Before I begin, you guessed it — I smoke cigarettes. However, to every person that has written for a smoking ban on campus, I’m 99.9 percent sure you don’t smoke and have never smoked. Now it’s time to read this opinion from a person who has been on both ends of the spectrum.

Simply put, banning cigarettes on campus is the most ludicrous idea imaginable. Let me enlighten you.

First, smoking is unhealthy for everyone involved. I think anyone who is able to read the words that I am writing understands that smoking cigarettes is unhealthy, so enough of the obvious. What many people don’t understand is that the delicious combo meal they just bought from a block off campus is just as unhealthy. According to the Los Angeles Times, two-thirds of Americans are overweight or obese and are at greater risk of getting, and dying of, cancer.

The Institute for Cancer Research estimates that about 20 percent of deaths in women and 14 percent of deaths in men could have been avoided if they had kept their weight in check. Obesity has always been on the rise and will continue to rise. Don’t believe me? According to the Centers for Disease Control and Prevention, childhood obesity has more than doubled in children and tripled in adolescents in the past 30 years. Don’t even get me started on adults.

I strongly believe that deaths due to obesity will soon exceed the amount of deaths due to smoking. For the people who are sitting there thinking, “But aren’t more people smoking these days as well?” Check again.

In 2010, Cameroon Baptist Convention Health Services expressed that the amount of smokers fell from 22.7 percent in 1993 to 18 percent in 2008, while obesity rates rose from 14.5 percent to 26.7 percent over the same time period. Do yourself a favor — look around campus and ask yourself if you see more people smoking cigarettes or more people who are overweight or obese?

How does secondhand smoke compare to obesity?

I believe all students can agree that the most annoying thing that can happen in class is when a student unwraps a juicy burger or a foot-long sub. As the aroma of the food passes by each student’s nostrils, their stomachs begin to rumble until they think to themselves, “I got to get me some of that.” This must be the reason why the McDonalds line in Dinkytown is squished up to the entryway every time I walk by. Ultimately, this scenario leads to high-caloric foods having an indirect effect on the student body. I like to call it “secondhand smell.”

I have always found it interesting that our society believes it’s OK to offend smokers by publicly advertising the repulsive outcome if one is to continue smoking.
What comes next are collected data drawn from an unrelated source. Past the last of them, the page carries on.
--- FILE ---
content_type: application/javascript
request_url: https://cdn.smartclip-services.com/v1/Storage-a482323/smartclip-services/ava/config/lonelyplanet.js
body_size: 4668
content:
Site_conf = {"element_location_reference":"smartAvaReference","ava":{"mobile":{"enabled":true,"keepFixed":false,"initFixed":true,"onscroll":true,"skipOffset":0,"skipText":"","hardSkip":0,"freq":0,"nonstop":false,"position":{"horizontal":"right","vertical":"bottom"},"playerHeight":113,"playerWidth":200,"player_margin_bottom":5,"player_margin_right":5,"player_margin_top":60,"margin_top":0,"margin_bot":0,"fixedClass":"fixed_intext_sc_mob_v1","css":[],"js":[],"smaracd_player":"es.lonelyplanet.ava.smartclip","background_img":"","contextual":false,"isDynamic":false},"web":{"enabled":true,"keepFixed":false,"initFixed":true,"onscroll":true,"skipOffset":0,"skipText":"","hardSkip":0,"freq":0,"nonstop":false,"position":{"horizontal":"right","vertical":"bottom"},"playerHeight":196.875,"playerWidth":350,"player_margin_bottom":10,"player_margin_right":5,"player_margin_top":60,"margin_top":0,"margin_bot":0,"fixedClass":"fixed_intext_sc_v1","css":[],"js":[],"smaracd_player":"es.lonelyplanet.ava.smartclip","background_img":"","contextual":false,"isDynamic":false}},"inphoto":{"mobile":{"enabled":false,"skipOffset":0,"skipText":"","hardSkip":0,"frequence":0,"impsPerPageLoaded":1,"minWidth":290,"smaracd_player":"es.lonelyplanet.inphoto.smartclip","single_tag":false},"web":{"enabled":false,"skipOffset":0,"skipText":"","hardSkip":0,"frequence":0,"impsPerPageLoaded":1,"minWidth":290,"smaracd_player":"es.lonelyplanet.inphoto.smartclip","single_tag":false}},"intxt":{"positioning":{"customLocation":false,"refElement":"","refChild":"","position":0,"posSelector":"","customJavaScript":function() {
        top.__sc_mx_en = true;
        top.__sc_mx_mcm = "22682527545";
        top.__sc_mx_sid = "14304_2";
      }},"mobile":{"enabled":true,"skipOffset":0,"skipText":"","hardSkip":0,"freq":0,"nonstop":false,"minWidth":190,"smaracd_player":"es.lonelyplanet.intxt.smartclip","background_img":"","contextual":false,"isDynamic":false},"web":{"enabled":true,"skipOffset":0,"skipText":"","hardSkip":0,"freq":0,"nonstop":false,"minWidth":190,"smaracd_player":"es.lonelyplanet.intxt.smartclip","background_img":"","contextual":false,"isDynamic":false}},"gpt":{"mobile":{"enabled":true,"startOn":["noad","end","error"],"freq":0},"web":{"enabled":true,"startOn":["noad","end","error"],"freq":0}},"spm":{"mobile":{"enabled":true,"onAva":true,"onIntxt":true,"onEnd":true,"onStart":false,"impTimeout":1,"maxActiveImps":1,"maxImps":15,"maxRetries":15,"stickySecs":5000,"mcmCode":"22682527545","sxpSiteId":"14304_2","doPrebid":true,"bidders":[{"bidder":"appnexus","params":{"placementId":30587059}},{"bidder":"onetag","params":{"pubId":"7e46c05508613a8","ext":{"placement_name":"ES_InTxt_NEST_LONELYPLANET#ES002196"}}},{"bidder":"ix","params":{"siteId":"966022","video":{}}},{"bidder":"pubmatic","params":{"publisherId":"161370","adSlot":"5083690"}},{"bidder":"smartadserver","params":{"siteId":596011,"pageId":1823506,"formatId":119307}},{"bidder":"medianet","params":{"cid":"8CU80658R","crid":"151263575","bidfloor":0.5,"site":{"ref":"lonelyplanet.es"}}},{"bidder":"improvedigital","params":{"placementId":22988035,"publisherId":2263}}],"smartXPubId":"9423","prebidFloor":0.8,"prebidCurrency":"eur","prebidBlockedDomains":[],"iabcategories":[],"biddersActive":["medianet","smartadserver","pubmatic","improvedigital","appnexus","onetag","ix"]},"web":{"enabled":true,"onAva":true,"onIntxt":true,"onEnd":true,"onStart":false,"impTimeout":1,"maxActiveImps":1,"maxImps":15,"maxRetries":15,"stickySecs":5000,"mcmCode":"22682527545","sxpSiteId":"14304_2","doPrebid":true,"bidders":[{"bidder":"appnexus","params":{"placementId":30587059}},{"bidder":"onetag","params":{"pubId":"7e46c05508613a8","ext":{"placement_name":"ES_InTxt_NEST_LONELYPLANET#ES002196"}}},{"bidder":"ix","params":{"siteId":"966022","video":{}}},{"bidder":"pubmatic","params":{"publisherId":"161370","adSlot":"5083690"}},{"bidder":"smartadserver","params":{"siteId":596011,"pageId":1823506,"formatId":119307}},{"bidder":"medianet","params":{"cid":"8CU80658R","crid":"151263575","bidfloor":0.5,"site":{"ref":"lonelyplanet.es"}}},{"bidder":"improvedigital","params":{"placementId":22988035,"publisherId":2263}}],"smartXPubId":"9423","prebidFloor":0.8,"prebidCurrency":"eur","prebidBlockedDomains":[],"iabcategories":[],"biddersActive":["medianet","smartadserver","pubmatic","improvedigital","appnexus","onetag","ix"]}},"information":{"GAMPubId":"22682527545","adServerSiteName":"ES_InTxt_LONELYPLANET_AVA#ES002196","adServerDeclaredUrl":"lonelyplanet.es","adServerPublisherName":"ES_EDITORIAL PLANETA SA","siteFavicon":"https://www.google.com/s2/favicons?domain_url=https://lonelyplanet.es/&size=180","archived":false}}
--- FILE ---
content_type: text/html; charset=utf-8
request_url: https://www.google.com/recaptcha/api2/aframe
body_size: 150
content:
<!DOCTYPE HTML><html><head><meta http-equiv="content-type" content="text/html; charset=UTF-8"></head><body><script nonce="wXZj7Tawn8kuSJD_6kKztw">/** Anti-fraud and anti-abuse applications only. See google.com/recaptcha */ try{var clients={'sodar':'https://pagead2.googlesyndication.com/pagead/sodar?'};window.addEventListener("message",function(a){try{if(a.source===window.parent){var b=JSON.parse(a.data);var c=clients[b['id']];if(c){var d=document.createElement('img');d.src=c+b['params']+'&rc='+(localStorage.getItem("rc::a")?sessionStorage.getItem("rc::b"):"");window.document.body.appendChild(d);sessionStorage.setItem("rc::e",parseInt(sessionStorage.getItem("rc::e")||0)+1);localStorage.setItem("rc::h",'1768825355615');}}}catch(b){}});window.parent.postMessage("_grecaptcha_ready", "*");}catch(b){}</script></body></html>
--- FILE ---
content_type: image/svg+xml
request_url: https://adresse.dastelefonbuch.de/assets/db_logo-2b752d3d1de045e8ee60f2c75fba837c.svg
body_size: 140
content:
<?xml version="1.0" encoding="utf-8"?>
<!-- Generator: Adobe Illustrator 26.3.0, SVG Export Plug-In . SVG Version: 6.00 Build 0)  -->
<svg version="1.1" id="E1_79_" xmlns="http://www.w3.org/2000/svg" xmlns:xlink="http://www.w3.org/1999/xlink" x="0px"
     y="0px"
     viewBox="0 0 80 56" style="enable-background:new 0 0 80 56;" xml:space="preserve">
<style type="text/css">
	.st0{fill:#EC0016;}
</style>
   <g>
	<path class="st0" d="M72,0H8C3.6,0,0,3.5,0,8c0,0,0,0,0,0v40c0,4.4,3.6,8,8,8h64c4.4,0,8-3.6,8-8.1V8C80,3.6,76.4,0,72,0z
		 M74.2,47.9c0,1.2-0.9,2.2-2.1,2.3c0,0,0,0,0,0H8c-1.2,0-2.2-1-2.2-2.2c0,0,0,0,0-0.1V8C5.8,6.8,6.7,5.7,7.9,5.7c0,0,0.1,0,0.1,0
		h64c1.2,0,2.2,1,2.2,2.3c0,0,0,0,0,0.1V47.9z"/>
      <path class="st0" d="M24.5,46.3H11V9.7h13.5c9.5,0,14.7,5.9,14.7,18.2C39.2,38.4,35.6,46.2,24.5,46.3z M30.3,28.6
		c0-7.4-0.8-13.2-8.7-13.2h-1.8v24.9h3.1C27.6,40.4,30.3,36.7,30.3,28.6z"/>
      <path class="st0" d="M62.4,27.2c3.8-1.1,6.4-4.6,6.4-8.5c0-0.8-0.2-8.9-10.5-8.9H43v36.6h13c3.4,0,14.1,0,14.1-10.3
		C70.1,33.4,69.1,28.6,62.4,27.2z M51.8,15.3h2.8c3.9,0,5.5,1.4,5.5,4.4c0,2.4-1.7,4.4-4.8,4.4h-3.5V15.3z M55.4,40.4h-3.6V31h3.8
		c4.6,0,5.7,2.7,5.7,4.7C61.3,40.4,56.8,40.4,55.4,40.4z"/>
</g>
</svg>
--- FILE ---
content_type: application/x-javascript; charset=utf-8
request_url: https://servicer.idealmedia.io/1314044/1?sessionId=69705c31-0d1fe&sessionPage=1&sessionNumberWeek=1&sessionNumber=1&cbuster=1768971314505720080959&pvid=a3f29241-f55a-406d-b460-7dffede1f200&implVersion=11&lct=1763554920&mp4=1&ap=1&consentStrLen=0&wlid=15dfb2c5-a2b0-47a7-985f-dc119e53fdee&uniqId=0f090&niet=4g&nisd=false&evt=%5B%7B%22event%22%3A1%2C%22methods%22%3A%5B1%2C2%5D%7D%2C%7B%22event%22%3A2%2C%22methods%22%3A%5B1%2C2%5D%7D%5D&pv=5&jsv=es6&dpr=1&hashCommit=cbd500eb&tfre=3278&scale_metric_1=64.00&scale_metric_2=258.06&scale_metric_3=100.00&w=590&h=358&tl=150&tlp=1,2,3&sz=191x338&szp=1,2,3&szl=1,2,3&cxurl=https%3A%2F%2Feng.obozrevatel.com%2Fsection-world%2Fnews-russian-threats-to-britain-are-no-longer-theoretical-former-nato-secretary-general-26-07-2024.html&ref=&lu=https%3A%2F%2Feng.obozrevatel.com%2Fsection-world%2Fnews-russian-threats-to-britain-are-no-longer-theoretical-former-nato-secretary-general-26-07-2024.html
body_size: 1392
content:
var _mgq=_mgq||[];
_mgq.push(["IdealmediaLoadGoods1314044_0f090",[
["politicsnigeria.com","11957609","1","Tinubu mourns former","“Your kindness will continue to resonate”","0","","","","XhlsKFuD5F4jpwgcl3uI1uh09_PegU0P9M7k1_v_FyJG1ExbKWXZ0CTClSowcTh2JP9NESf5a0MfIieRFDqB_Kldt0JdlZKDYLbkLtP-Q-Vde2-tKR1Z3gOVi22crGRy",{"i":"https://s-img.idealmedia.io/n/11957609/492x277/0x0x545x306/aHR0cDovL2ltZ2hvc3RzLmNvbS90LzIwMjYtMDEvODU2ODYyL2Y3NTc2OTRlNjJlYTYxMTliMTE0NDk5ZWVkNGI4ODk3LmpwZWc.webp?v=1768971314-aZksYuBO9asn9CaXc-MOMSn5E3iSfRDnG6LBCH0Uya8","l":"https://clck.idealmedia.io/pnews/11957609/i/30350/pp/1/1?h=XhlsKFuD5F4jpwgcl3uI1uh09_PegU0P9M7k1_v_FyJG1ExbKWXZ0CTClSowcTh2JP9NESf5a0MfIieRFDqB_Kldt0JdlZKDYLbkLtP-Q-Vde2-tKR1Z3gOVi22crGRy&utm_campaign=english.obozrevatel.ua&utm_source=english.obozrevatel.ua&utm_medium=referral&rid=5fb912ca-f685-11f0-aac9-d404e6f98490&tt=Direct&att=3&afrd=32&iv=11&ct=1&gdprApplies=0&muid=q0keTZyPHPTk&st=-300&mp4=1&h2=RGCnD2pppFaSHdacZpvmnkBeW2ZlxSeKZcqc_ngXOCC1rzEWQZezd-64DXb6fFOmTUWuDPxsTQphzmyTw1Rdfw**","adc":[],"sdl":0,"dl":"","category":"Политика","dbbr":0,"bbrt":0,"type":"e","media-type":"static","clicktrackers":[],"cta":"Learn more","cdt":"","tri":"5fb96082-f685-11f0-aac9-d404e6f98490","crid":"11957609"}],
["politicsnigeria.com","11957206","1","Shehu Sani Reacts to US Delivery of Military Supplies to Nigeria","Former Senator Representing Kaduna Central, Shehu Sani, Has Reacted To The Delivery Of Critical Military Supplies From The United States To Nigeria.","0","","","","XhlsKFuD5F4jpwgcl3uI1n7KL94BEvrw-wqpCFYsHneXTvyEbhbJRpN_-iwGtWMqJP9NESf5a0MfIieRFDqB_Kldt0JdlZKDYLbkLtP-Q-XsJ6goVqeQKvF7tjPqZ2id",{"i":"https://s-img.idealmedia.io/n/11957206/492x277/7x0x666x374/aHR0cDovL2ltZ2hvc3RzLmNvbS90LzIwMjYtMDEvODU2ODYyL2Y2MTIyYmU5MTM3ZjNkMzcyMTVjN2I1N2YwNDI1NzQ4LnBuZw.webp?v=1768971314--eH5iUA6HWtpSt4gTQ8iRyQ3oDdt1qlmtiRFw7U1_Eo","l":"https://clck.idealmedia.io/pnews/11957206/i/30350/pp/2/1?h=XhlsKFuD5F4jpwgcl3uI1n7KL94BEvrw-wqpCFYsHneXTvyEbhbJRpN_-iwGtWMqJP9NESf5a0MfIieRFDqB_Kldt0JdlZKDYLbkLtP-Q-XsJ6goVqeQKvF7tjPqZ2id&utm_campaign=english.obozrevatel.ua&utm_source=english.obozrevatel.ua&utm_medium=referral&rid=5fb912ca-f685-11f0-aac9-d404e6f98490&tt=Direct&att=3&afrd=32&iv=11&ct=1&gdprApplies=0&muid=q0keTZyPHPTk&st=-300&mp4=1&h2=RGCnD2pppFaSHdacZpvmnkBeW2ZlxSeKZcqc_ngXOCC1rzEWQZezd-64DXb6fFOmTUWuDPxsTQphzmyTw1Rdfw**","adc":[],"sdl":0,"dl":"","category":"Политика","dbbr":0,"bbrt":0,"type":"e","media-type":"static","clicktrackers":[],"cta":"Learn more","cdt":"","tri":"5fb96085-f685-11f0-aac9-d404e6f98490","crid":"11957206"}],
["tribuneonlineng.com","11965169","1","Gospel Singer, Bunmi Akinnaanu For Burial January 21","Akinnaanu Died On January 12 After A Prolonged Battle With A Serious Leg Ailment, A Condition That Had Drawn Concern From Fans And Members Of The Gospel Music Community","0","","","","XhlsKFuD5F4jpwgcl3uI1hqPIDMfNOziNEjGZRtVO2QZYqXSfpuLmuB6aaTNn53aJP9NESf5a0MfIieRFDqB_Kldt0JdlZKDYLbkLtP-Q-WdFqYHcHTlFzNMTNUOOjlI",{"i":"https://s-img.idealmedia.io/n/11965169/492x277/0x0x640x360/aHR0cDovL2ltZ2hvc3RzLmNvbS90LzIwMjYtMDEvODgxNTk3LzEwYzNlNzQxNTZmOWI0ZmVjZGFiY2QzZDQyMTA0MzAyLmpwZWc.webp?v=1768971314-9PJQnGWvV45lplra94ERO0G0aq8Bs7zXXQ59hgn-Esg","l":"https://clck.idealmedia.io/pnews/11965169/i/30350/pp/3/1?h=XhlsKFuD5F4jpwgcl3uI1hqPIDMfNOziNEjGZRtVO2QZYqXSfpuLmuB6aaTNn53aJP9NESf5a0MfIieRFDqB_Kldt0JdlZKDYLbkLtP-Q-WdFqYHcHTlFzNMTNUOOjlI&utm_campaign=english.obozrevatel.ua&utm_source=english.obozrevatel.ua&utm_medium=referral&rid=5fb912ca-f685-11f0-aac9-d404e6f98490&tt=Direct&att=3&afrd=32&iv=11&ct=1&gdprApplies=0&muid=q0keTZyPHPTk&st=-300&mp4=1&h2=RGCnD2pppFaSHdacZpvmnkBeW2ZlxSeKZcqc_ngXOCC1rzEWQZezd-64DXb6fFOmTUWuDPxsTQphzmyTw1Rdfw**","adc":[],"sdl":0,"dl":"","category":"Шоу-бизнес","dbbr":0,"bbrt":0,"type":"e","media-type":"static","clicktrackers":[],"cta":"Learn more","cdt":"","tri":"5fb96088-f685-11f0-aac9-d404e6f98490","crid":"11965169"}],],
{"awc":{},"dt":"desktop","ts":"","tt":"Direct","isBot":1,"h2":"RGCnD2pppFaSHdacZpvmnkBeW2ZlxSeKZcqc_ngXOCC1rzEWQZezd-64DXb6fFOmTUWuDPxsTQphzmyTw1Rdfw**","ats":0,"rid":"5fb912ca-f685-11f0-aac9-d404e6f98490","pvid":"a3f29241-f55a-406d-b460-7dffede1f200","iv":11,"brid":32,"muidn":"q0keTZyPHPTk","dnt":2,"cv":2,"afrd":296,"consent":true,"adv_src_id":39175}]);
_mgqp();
You know exactly what I’m talking about — those commercials with the people pushing buttons in order to speak and the fathers who can’t play basketball with their children anymore. However, the moment someone brings up the word “obese” or “overweight,” a red flag is thrown, and the offensiveness is inevitable.

I hope you can realize the double standard that is evident within the correlation of obesity and smoking. If you don’t, start from the top, and read again.

The objective of this letter is not intended to offend anyone but rather to instill the notion that cigarettes are not the only hazardous product being consumed on campus. If the University of Minnesota is to ban cigarettes, then we must be inclined to ban all high-caloric products.

I wonder what would ensue if high-caloric foods were banned on campus?

It’s unimaginable, impossible, a blasphemy. Instead, how about I’ll have my cigarette and you have your Big Mac. Sounds reasonable to me.